Short descriptive captions:
____________________

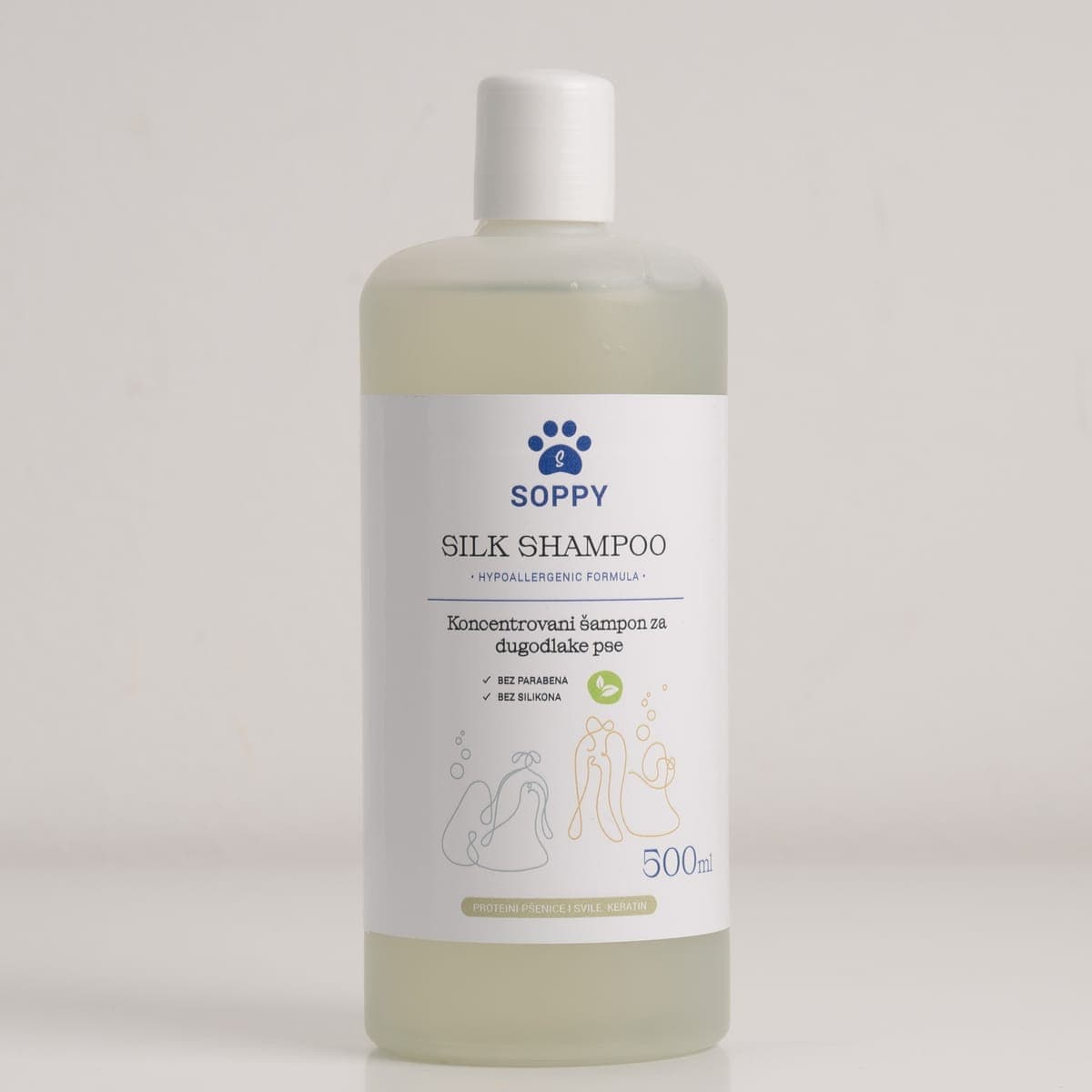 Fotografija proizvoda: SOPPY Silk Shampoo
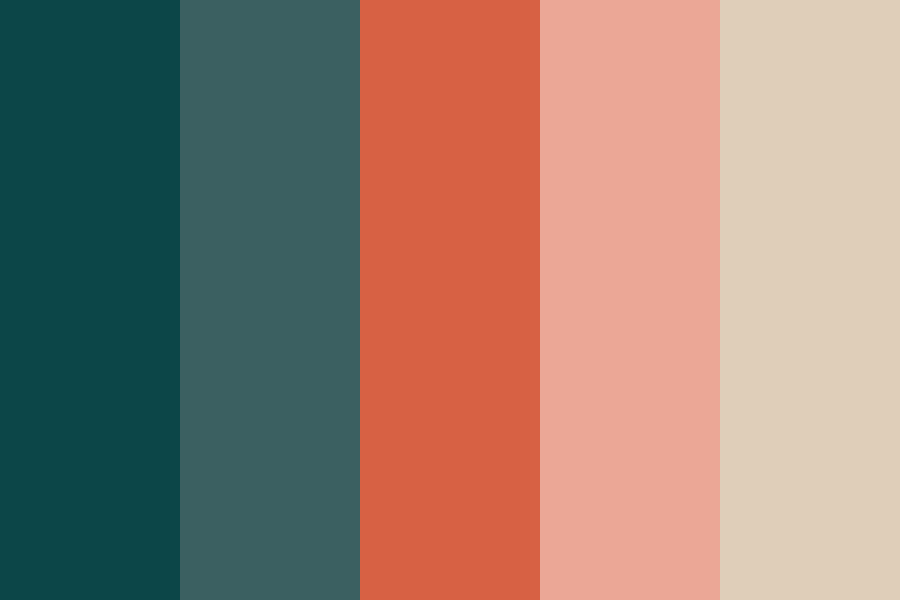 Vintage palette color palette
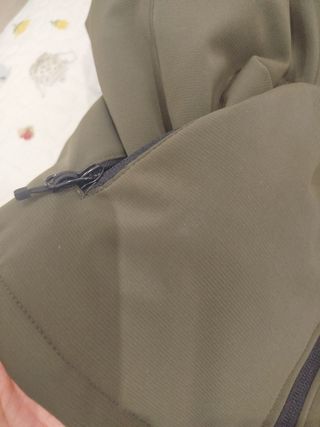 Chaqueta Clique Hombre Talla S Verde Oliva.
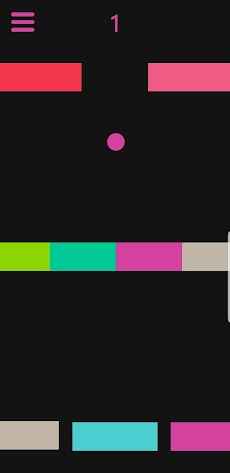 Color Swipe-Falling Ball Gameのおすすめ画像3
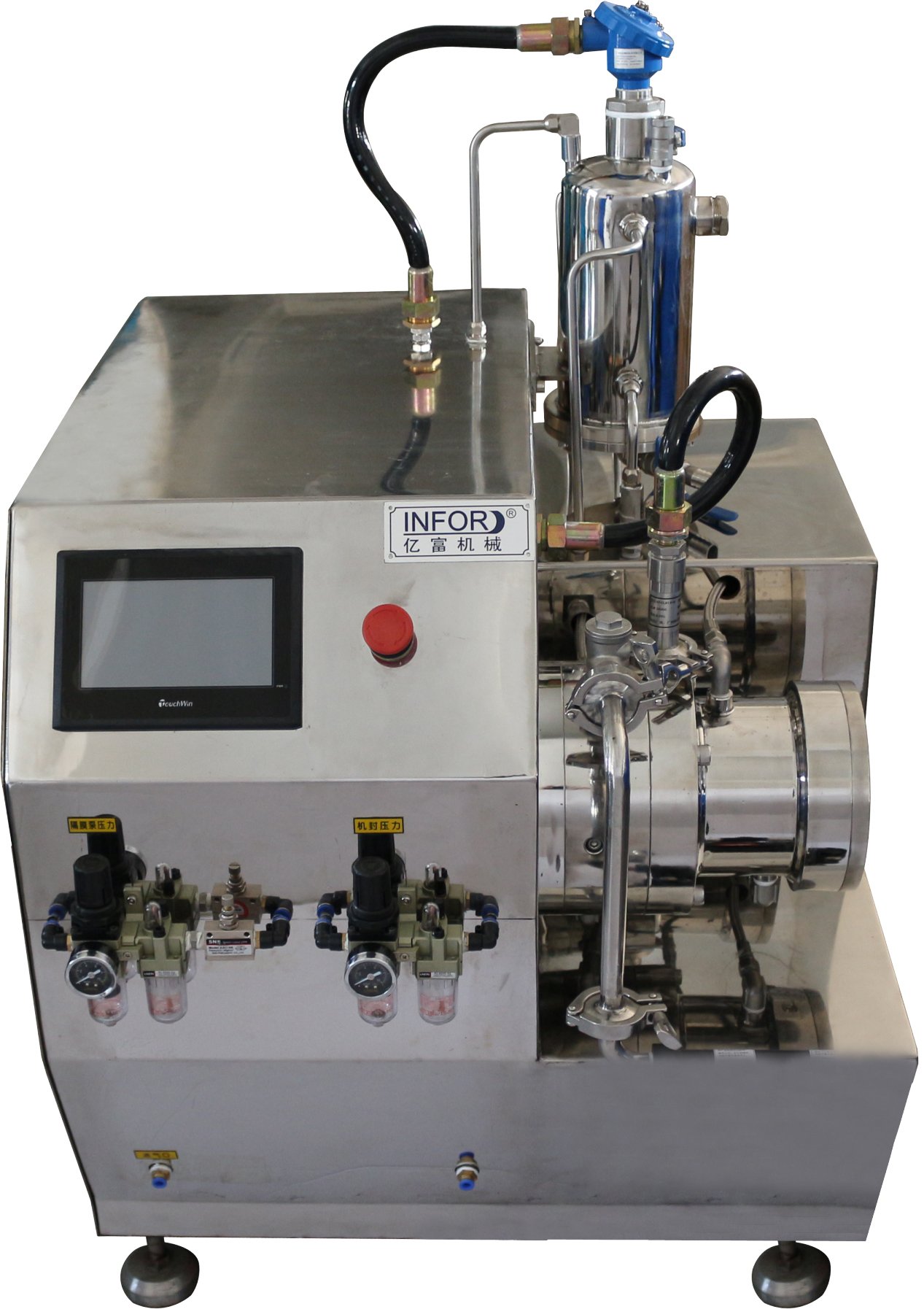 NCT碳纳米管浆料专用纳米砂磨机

____________________

# What this task involves
Print the lines above exactly as they appear, leaving out the pictures.

# Exercise output
 Fotografija proizvoda: SOPPY Silk Shampoo
 Vintage palette color palette
 Chaqueta Clique Hombre Talla S Verde Oliva.
 Color Swipe-Falling Ball Gameのおすすめ画像3
 NCT碳纳米管浆料专用纳米砂磨机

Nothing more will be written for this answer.